When the researchers tested their method against products with known ingredients, they found that it performed well. The resulting sustainability rankings were also largely consistent with what would be expected given the main ingredients in any item.

“Our findings weren’t super surprising,” said Clark. “For at least the last decade, there’s been an increasing amount of evidence coming out saying that certain commodities have high impacts—generally beef and sheep—and certain commodities have low impacts, like plant-based foods (with some exceptions like chocolate and coffee).”

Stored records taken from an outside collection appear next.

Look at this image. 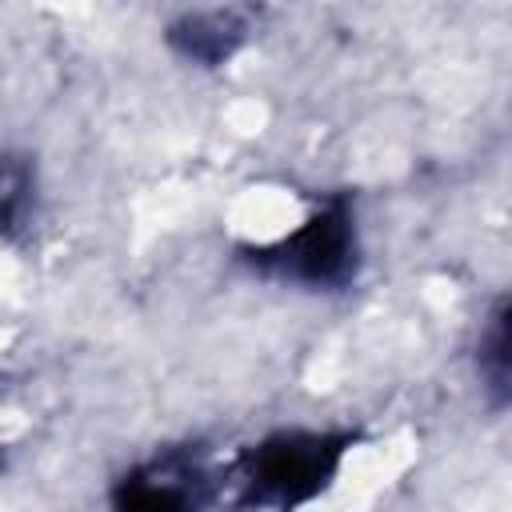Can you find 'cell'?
<instances>
[{
	"label": "cell",
	"mask_w": 512,
	"mask_h": 512,
	"mask_svg": "<svg viewBox=\"0 0 512 512\" xmlns=\"http://www.w3.org/2000/svg\"><path fill=\"white\" fill-rule=\"evenodd\" d=\"M348 436L332 432H276L260 440L240 468L244 500L272 512H296L316 500L340 472Z\"/></svg>",
	"instance_id": "1"
},
{
	"label": "cell",
	"mask_w": 512,
	"mask_h": 512,
	"mask_svg": "<svg viewBox=\"0 0 512 512\" xmlns=\"http://www.w3.org/2000/svg\"><path fill=\"white\" fill-rule=\"evenodd\" d=\"M356 256H360V244H356L352 208L344 200H332L320 212H312L300 228L280 236L276 244L256 248L252 264L284 280H300L312 288H336L352 280Z\"/></svg>",
	"instance_id": "2"
},
{
	"label": "cell",
	"mask_w": 512,
	"mask_h": 512,
	"mask_svg": "<svg viewBox=\"0 0 512 512\" xmlns=\"http://www.w3.org/2000/svg\"><path fill=\"white\" fill-rule=\"evenodd\" d=\"M200 508H204V472L184 452H168L132 468L112 492V512H200Z\"/></svg>",
	"instance_id": "3"
},
{
	"label": "cell",
	"mask_w": 512,
	"mask_h": 512,
	"mask_svg": "<svg viewBox=\"0 0 512 512\" xmlns=\"http://www.w3.org/2000/svg\"><path fill=\"white\" fill-rule=\"evenodd\" d=\"M248 32V16L236 8H204L188 12L168 28V44L192 64H224Z\"/></svg>",
	"instance_id": "4"
},
{
	"label": "cell",
	"mask_w": 512,
	"mask_h": 512,
	"mask_svg": "<svg viewBox=\"0 0 512 512\" xmlns=\"http://www.w3.org/2000/svg\"><path fill=\"white\" fill-rule=\"evenodd\" d=\"M32 216V168L24 156L0 160V236H16Z\"/></svg>",
	"instance_id": "5"
},
{
	"label": "cell",
	"mask_w": 512,
	"mask_h": 512,
	"mask_svg": "<svg viewBox=\"0 0 512 512\" xmlns=\"http://www.w3.org/2000/svg\"><path fill=\"white\" fill-rule=\"evenodd\" d=\"M480 376L488 380V388L504 404V396H508V324H504V304L496 308L492 328L480 340Z\"/></svg>",
	"instance_id": "6"
}]
</instances>
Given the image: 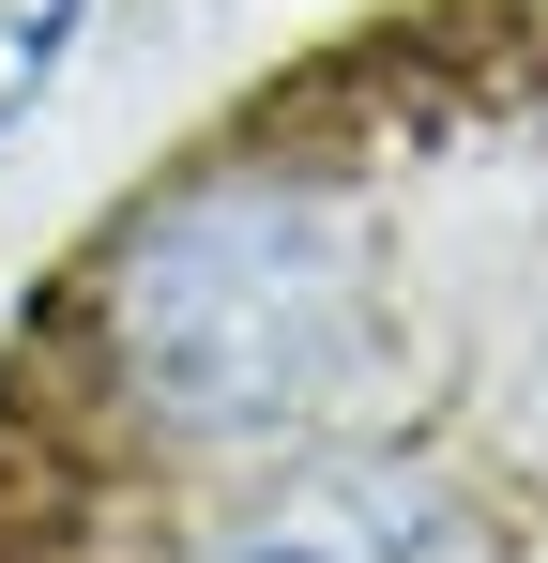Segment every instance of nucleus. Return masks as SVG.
<instances>
[{"label": "nucleus", "instance_id": "obj_3", "mask_svg": "<svg viewBox=\"0 0 548 563\" xmlns=\"http://www.w3.org/2000/svg\"><path fill=\"white\" fill-rule=\"evenodd\" d=\"M77 15H91V0H0V122H15V107H31L46 77H62Z\"/></svg>", "mask_w": 548, "mask_h": 563}, {"label": "nucleus", "instance_id": "obj_2", "mask_svg": "<svg viewBox=\"0 0 548 563\" xmlns=\"http://www.w3.org/2000/svg\"><path fill=\"white\" fill-rule=\"evenodd\" d=\"M213 563H487V518L457 503V472L365 442V457H305L274 503H244Z\"/></svg>", "mask_w": 548, "mask_h": 563}, {"label": "nucleus", "instance_id": "obj_1", "mask_svg": "<svg viewBox=\"0 0 548 563\" xmlns=\"http://www.w3.org/2000/svg\"><path fill=\"white\" fill-rule=\"evenodd\" d=\"M351 351V229L274 184H198L107 260V366L183 442L289 427Z\"/></svg>", "mask_w": 548, "mask_h": 563}]
</instances>
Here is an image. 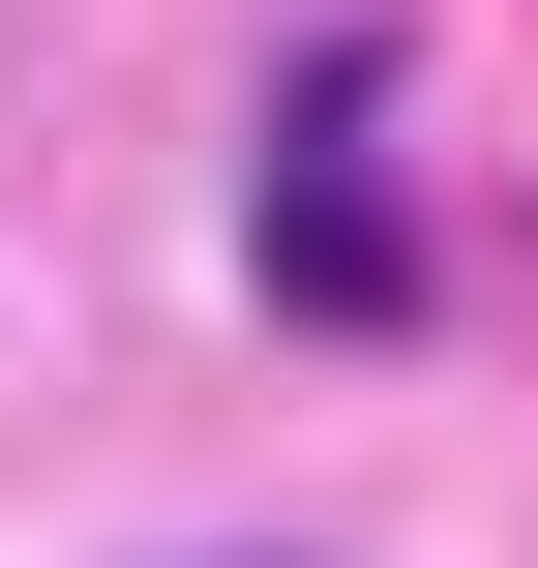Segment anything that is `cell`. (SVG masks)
I'll return each instance as SVG.
<instances>
[{"label": "cell", "instance_id": "obj_1", "mask_svg": "<svg viewBox=\"0 0 538 568\" xmlns=\"http://www.w3.org/2000/svg\"><path fill=\"white\" fill-rule=\"evenodd\" d=\"M240 270H270L300 329H419V210H389V180H359L329 120H300V150L240 180Z\"/></svg>", "mask_w": 538, "mask_h": 568}]
</instances>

In general, meat, cheese, and fish—and anything made with these ingredients—had the highest estimated impacts. Anything based on fruits, grains, or vegetables ranked lower, as expected. When combined with NutriScore there were clear win-win products that were nutritious and good for the environment—like whole grain foods and produce. Potato chips also performed particularly well due to their high “vegetable” content. Other foods, like nuts, fish, and meat, were nutritious, but relatively harder on the environment.

Work in progress

The research team hopes that their work will be a starting point for a metric that could be used by consumers, producers, and retailers to make more sustainable choices. Moving forward, the biggest hurdle will still be the lack of ingredient transparency, which is unlikely to improve anytime in the near future. Where and how ingredients are produced is another factor that can considerably change the impact, and that is rarely disclosed.

“We’re hoping that this is the start of a longer journey and an opportunity to work together to develop something that’s mutually beneficial,” said Clark. “The most exciting part is the application of it—we now have a mechanism to allow for comparisons across a bunch of food products that people either produce, sell, or purchase, and this allows them to make informed decisions on the impacts of these choices.”